Dataset items:
====================
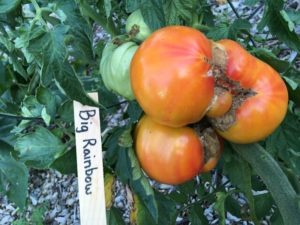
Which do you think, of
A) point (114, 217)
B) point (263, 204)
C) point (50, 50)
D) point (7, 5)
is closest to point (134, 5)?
point (50, 50)

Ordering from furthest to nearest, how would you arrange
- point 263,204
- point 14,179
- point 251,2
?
point 263,204 < point 14,179 < point 251,2

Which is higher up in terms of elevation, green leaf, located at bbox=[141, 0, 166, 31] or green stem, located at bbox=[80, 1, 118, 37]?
green leaf, located at bbox=[141, 0, 166, 31]

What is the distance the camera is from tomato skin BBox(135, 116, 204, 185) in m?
0.81

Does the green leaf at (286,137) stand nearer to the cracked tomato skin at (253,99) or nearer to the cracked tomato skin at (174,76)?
the cracked tomato skin at (253,99)

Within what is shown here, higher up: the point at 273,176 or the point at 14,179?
the point at 273,176

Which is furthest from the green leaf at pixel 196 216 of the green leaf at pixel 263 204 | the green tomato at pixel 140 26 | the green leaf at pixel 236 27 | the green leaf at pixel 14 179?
the green tomato at pixel 140 26

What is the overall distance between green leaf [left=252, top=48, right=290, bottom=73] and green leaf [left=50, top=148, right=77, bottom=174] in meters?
0.36

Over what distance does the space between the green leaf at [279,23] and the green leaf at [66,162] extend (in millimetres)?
406

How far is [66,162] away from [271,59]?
15.3 inches

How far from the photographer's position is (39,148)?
1.04 m

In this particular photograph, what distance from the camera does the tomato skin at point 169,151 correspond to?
808 millimetres

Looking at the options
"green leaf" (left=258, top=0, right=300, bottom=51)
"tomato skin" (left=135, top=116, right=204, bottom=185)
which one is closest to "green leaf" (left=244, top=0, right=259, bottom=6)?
"green leaf" (left=258, top=0, right=300, bottom=51)

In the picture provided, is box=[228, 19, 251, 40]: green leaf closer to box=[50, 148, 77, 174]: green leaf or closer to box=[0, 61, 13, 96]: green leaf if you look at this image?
box=[50, 148, 77, 174]: green leaf

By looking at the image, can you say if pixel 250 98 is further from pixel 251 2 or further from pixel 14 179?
pixel 14 179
====================
- GOAL -
Reproduce all records above with "camera" replaced by "lens" and everything else left unchanged, leaving out the pictures.

- FULL ANSWER -
Which do you think, of
A) point (114, 217)
B) point (263, 204)
C) point (50, 50)
D) point (7, 5)
is closest to point (134, 5)?
point (50, 50)

Ordering from furthest to nearest, how would you arrange
- point 263,204
- point 14,179
- point 251,2
?
point 263,204 < point 14,179 < point 251,2

Which is higher up in terms of elevation, green leaf, located at bbox=[141, 0, 166, 31] or green stem, located at bbox=[80, 1, 118, 37]?
green leaf, located at bbox=[141, 0, 166, 31]

What is the distance the lens is from tomato skin BBox(135, 116, 204, 185) in m?
0.81

Does the green leaf at (286,137) stand nearer to the cracked tomato skin at (253,99) or nearer to the cracked tomato skin at (174,76)?
the cracked tomato skin at (253,99)

Within what is shown here, higher up: the point at 273,176 or the point at 14,179?
the point at 273,176

Which is furthest from the green leaf at pixel 196 216 of the green leaf at pixel 263 204 | the green tomato at pixel 140 26 | the green leaf at pixel 236 27 | the green leaf at pixel 14 179?
the green tomato at pixel 140 26

What is the overall distance between green leaf [left=252, top=48, right=290, bottom=73] and green leaf [left=50, top=148, right=77, bottom=174] in meters?
0.36

Over what distance does the space between the green leaf at [279,23] and the green leaf at [66,162] extend (in millimetres)?
406

How far is [66,162] away from [271,59]?
15.3 inches

How far from the photographer's position is (39,148)?
1.04 m

In this particular photograph, what distance from the lens does the tomato skin at point 169,151 correspond to?
808 millimetres

Looking at the options
"green leaf" (left=258, top=0, right=300, bottom=51)
"tomato skin" (left=135, top=116, right=204, bottom=185)
which one is closest to "green leaf" (left=244, top=0, right=259, bottom=6)?
"green leaf" (left=258, top=0, right=300, bottom=51)

In the picture provided, is box=[228, 19, 251, 40]: green leaf closer to box=[50, 148, 77, 174]: green leaf or closer to box=[0, 61, 13, 96]: green leaf if you look at this image?
box=[50, 148, 77, 174]: green leaf

By looking at the image, can you say if pixel 250 98 is further from pixel 251 2 or further from pixel 14 179?
pixel 14 179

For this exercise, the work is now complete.